Il existe une chose plus agréable que la volupté même d'Épicure, c'est la
tempérance et la sagesse.
2° - THÉORIE
ÉPICURIENNE DES DÉSIRS.
LE SOUVERAIN DÉSIRABLE.
Si Épicure erre et se contredit en ce
qui concerne la nature du plaisir, il ne se trompe pas moins au sujet de la
nature et de l'objet du désir.
1° Le désir et la passion, confondus par Epicure.
Les stoïciens admettaient deux genres de désirs bien distincts : le désir
passionné, où la raison n'a point de part, (epithumia), et le désir
naturel (orexis), qui naît d'un besoin de la nature compris par la
raison. Épicure, lui, ramenant la raison même aux sens, trouvait l'origine de
tout désir dans la sensation ; l'epithumia n'était donc point pour lui
distincte de l'orexis, et la sagesse ne pouvait consister à supprimer la
passion, mais à la régler.
Cicéron répond avec les stoïciens que le vice consistant dans l'irrationnel, la
passion, qui est essentiellement irrationnelle, est essentiellement vicieuse. La
vertu, si elle ne consiste qu'à modérer la passion, ne consistera donc qu'à
modérer le vice ! "L'avarice aura sa mesure, l'adultère, sa mesure, la débauche,
sa mesure ! Quelle philosophie que celle qui ne s'occupe pas à détruire le vice,
mais seulement à le régler !"
2°
L'absence de douleur n'est pas un objet de désir.
Selon Épicure, le suprême désirable, c'est le plaisir du repos, qui, en dernière
analyse, se ramène à l'absence de douleur.
Mais comment un état purement négatif, tel que l'absence de douleur, pourrait-il
exciter le désir ? Il est évident que ni les enfants ni les animaux, dont
Épicure aime à invoquer l'exemple, ne recherchent dans leurs premiers désirs
l'absence de douleur.
Non, direz-vous, ils recherchent et désirent le plaisir proprement dit, le
plaisir du mouvement. Mais alors vous vous contredisez vous-mêmes. Vous demandez
à la nature quelle est la fin primitivement désirée par elle pour en faire votre
souverain bien ; elle vous répond que c'est le plaisir sous sa forme la plus
visible, le plaisir du mouvement, et vous placez ensuite le souverain bien dans
l'absence de douleur ! Vous établissez, ainsi une opposition complète entre ce
qui est souverainement désirable et ce qui, est naturellement désiré.
3° Le plaisir même n'est pas l'objet primitif du désir.

───

Mets à jour le passage du texte sur Épicure allant de "LE SOUVERAIN DÉSIRABLE." jusqu'à "à la régler." en y remplaçant "régler" par "modérer".

• _Données fournies_:

───

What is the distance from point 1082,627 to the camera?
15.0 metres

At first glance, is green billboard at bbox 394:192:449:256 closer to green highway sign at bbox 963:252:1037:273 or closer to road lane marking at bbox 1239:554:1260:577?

───

• _Corrigé_:
LE SOUVERAIN DÉSIRABLE.
Si Épicure erre et se contredit en ce
qui concerne la nature du plaisir, il ne se trompe pas moins au sujet de la
nature et de l'objet du désir.
1° Le désir et la passion, confondus par Epicure.
Les stoïciens admettaient deux genres de désirs bien distincts : le désir
passionné, où la raison n'a point de part, (epithumia), et le désir
naturel (orexis), qui naît d'un besoin de la nature compris par la
raison. Épicure, lui, ramenant la raison même aux sens, trouvait l'origine de
tout désir dans la sensation ; l'epithumia n'était donc point pour lui
distincte de l'orexis, et la sagesse ne pouvait consister à supprimer la
passion, mais à la modérer.